Thursday, April 27 at 7:30 p.m.

Can one be a Catholic priest and an observant Jew at the same time? Twelve years after he was ordained as a Polish Catholic priest, Romuald Waszkinel discovers that he was born to Jewish parents, and that his name was Jacob Weksler.

The film follows his amazing journey from conducting mass in a church in Poland to life as an observant Jew in a religious kibbutz in Israel. Romuald is torn between two identities. He is unable to renounce either, and therefore is rejected by both religions and the state of Israel. He is required to choose.

The Viewpoints Committee welcome your suggestions about future programming. Email viewpoints@emeth.org.
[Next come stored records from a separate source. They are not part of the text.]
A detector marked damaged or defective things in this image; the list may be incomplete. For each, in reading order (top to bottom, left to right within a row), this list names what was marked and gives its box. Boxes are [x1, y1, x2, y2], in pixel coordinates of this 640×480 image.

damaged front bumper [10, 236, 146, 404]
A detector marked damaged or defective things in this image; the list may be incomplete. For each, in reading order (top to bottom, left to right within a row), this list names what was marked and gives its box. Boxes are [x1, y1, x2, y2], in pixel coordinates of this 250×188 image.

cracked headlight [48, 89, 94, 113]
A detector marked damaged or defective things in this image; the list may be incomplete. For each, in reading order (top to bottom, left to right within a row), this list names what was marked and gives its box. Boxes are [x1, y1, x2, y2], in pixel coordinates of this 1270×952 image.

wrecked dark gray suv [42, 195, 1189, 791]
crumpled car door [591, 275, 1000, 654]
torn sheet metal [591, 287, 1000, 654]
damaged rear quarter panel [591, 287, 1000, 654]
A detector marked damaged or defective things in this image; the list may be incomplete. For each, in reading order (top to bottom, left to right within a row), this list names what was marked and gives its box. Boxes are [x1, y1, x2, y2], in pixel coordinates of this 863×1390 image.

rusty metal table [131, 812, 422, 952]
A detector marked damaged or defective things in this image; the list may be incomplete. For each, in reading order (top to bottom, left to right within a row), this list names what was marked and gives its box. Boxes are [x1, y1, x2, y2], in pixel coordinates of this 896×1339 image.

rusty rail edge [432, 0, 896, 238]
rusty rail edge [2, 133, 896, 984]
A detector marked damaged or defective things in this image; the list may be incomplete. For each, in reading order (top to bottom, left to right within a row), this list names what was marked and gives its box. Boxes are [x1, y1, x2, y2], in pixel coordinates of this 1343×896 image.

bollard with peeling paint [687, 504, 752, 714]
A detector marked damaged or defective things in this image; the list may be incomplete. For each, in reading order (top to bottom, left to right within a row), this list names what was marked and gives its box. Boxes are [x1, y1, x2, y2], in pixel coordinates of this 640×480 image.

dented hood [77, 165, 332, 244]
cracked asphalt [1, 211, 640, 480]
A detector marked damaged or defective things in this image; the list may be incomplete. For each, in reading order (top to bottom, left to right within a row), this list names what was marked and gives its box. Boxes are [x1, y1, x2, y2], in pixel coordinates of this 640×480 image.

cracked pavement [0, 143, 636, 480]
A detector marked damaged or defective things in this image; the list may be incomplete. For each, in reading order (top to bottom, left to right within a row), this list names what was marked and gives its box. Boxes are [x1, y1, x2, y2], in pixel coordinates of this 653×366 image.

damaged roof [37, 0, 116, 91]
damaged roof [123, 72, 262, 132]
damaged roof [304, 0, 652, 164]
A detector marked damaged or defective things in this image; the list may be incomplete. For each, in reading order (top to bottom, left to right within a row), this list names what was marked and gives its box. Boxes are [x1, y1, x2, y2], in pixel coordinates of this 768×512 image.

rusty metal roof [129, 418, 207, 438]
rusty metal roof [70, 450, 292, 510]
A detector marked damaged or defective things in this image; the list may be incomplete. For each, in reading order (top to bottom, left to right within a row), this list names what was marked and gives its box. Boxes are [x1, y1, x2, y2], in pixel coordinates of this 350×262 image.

Temple Emeth Artist-in-Residence Weekend sponsored by the Viewpoints Committee featured Jônatas Chimen Dias DaSilva-Benayon, a Brazilian-American symbolist artist, author, and academic. He is a featured speaker for Kulanu (“all of us” in Hebrew), a group that supports isolated, emerging, and returning Jewish communities around the world. 

Elaine Barrett of PFLAG (center), spoke on "I'm Good if They're Happy," a talk about the joys and challenges of parenting LGBTQ children, at one of Temple Emeth's Annual Pride Shabbat Service, coordinated by the Viewpoints Committee. Also pictured, Karen Rappaport, committee chair, and Rabbi Sirbu.